Desde hace dos años entró en vigencia la Ley 779 o Ley Integral Contra la Violencia hacia las Mujeres que establece duras penas, sin embargo, al parecer solo la ley no ha hecho mella en esta situación que no es nueva, si acaso, lo que ha hecho esta legislación es visibilizar el problema, pero hay que resolverlo.
El articulo nueve de la ley establece las penas así: “Cuando el hecho se diera en el ámbito público la pena será de quince a veinte años de prisión. Si ocurre en el ámbito privado la pena será de veinte a veinticinco años de prisión”, y si la tragedia se diera bajo circunstancias como el caso de reiteradas acciones de violencia y en presencia de los hijos de la víctima, para citar dos ejemplos que desgraciadamente son muy comunes, se aplicaría la pena máxima, o sea 30 años de prisión.
Es difícil pensar que en Nicaragua exista alguien que no haya escuchado de esta ley, por lo tanto el castigo en sí no es suficiente para resolver esta tragedia.
No cabe duda tampoco que para encontrar una solución, la sociedad debe actuar en su conjunto. No se le puede dejar solo la responsabilidad al Estado porque el problema es cultural. Muchos hombres en nuestro país tienen el concepto de que la mujer es un ser inferior que les pertenece, que es su propiedad.
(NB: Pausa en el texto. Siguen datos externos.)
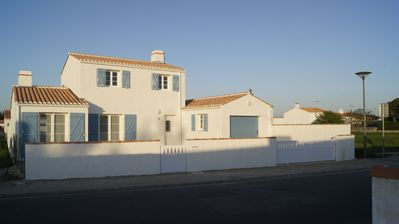 Photo for New villa located on the island of Noirmoutier to Barbatre 800m from the beach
Empeora las cosas otro concepto machista, que si una mujer decide abandonarlo de alguna manera serán menos “hombre” y no pueden resistir semejante insulto por lo que el hombre prefiere destruir la vida de la mujer —que de todas maneras es su propiedad y por lo tanto puede hacer con ella lo que quiera— antes de que le haga semejante “afrenta”.
El hombre que piensa de esa manera es el mismo que considera que no tiene ninguna obligación con los hijos que procrea y que puede andar por la vida dejándolos tirados sin que esto le signifique la menor obligación, es más, mientras más hijos “le tengan”, más hombre se considera.
La sociedad debe tomar la decisión de acabar con estos conceptos y eso solo se hace a través de la educación. Si no llegamos a entender todos que cada persona merece todo el respeto, que cada persona es un individuo pensante con derechos que se deben respetar entonces nada va a cambiar.
La Ley 779 tiene aspectos de prevención y educación que se deben impulsar e incluso mejorar. Los artículos 51 y 52 hablan de la creación y las funciones de la Comisión Nacional Interinstitucional de Lucha Contra la Violencia Hacia la Mujer. Sin embargo, entre las funciones de la misma no se establece con claridad, por ejemplo, crear políticas que permitan al Estado, en conjunto con las escuelas, las iglesias, los organismos no gubernamentales, los medios de comunicación, la empresa privada y la población en general cambiar los conceptos equivocados con los que van creciendo muchos niños que de adultos los transforman en estos monstruos.
Es una labor titánica que producirá frutos si la sociedad entera la asume como una prioridad y se empieza a trabajar desde la familia, las iglesias y los primeros años de escuela, a la que, para comenzar, todos los niños deben asistir.